S Corporations are established pursuant to Federal Law, Subchapter S of the International Revenue Code. The S Corporation is not originally formed as an S Corp. At first you create a C Corporation then makes an election to be an Corporation when the entity meets the subchapters requirements, like it has no foreign members, whether individuals or foreign companies as shareholders. A great benefit of the S Corporation is that it does not pay taxes itself. It distributes its income or losses to its shareholders who then list that income on their personal tax returns. One of the reason that the S corporation is so popular is that if the corporation loses money, each shareholder is able to deduct a proportionate shares of loss on his or her tax return.

DIFFERENCES AMONG BUSINESS ENTITIES

TEIL forms various business structures and has experience in analyzing the proper  business structures that is best for different types of business models. We can help you select the right form to fit your operation and tax requirements.  In brief here are some other pros and cons of popular structures.

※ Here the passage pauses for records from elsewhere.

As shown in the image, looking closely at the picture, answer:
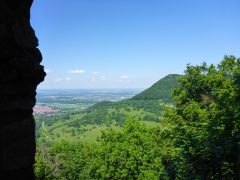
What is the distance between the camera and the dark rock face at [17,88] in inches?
239

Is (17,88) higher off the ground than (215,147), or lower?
higher

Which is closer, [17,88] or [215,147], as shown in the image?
[17,88]

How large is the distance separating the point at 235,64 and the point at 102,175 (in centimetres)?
1872

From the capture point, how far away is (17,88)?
6.48 m

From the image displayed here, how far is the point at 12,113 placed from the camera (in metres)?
6.36

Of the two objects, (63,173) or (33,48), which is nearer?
(33,48)

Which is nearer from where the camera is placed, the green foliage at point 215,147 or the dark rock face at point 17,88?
the dark rock face at point 17,88

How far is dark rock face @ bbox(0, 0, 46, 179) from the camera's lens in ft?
20.0

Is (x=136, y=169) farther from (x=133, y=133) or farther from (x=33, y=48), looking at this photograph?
(x=33, y=48)

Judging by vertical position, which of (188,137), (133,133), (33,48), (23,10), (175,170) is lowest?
(133,133)

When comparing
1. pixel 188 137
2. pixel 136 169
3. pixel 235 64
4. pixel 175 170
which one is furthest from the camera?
pixel 235 64

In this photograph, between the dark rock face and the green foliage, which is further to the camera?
the green foliage

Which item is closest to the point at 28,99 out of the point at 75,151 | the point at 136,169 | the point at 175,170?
the point at 175,170

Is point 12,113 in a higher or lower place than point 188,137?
higher
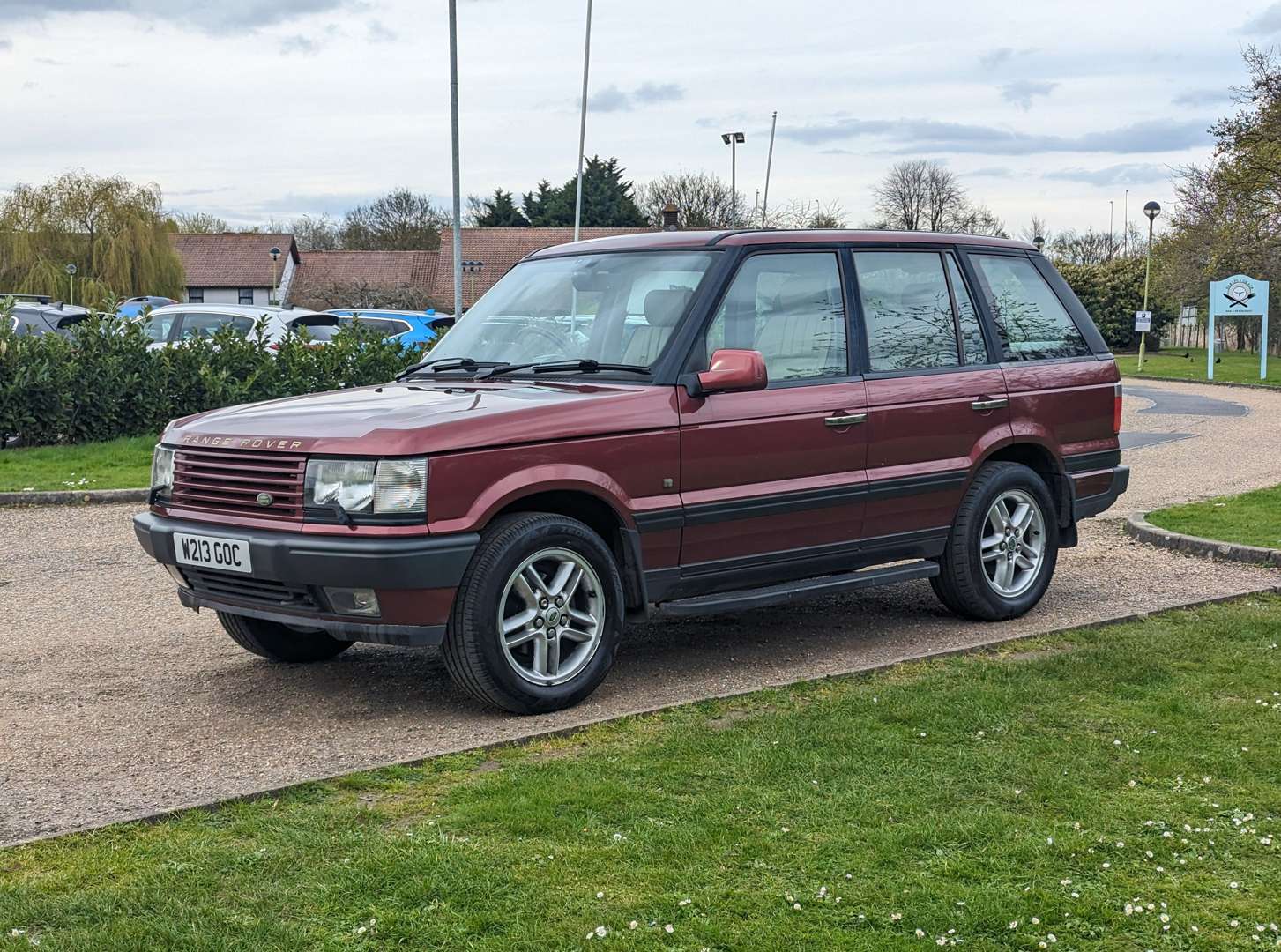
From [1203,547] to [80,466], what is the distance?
35.0 ft

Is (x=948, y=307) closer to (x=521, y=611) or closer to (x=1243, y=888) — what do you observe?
(x=521, y=611)

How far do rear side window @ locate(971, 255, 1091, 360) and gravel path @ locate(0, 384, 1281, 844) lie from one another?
1.45m

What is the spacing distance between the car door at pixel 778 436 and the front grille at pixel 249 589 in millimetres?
1649

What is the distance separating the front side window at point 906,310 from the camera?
24.7 feet

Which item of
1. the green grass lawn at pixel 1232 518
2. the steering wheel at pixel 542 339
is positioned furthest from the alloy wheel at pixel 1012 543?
the green grass lawn at pixel 1232 518

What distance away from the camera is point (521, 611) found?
610 cm

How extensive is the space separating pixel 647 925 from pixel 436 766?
1659 millimetres

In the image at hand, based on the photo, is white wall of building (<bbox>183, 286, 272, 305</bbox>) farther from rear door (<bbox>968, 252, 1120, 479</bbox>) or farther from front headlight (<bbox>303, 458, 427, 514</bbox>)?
front headlight (<bbox>303, 458, 427, 514</bbox>)

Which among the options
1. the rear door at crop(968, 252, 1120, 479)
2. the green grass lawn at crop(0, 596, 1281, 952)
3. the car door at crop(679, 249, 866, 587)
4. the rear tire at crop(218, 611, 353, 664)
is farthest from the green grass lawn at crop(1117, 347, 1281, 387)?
the green grass lawn at crop(0, 596, 1281, 952)

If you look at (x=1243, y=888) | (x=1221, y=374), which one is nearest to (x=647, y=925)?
(x=1243, y=888)

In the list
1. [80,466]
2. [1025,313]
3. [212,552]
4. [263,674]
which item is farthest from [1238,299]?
[212,552]

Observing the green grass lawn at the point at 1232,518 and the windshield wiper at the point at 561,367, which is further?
the green grass lawn at the point at 1232,518

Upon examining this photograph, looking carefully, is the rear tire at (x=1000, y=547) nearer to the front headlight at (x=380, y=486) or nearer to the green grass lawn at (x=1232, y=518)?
the green grass lawn at (x=1232, y=518)

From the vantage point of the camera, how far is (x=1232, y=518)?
11805mm
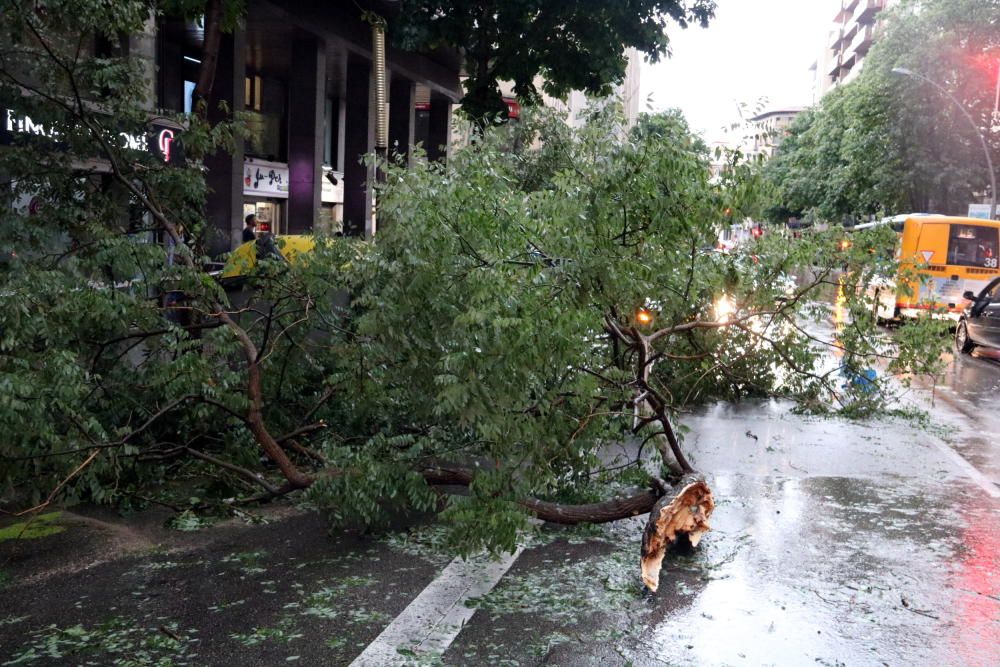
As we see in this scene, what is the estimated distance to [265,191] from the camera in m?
32.3

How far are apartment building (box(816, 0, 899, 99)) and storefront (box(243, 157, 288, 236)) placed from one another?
78.1 metres

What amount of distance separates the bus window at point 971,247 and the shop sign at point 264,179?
20.4m

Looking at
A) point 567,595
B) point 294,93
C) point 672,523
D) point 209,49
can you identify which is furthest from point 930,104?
point 567,595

  • Corporations - A majority of the large companies in the world are registered as Corporations. The have limited liability, meaning that shareholders are only liable in a lawsuit for the amount of the investment but not their personal assets. Corporations are also required to perform certain formalities such as holding annual meetings and keeping detailed corporate records (minutes).The corporation becomes an entity to separate from those who founded it and those who handles the responsibilities of the organization. However, the primary disadvantage of the entity is the cost to form a corporation and the requirement of extensive record-keepings.

  • Partnerships - A partnership can be created very easily by two or more individuals who have the same and or different skills and networks to be benefit in profit wish to conduct business together. Unlike a corporation, in a partnership each partner is liable for the debts and legal responsibilities of the partnership and is also jointly and severally liable for the actions of the other partner. One of the advantage of a partnership is that it does not bear the tax burden of profits or the benefit of losses-profits or losses are “passed through” to partners to report on their individual income tax returns.Limited Liability Partnerships (LLP) - A limited partnership is similar to a general partnership with minor difference in liability. There are two types of partners in a LLP: general partners and limited partners. Limited partners have no responsibility in the partnership management and are only liable for their part of capital investment in the project. Also, a limited partner is not liable for the debts of the partnership. If a limited partnership defaults, creditors can only look to the partnership and the general partner for their debt payment. There are more detail regulations on how LLP are formed.

  • Limited Liability Companies (LLC) - Limited liability companies combine the traits of corporations and partnerships. This type of business structure enjoys the limited liability of a corporation and the eligibility for the pass-through taxation feature of a partnership. LLCs may also select any form of profit distribution.

To make the right decision on the very first step of entrepreneurship or businesses expanding is to get an understanding; and the second thing, that we highly recommend is to consult a business attorney before any decisions are made.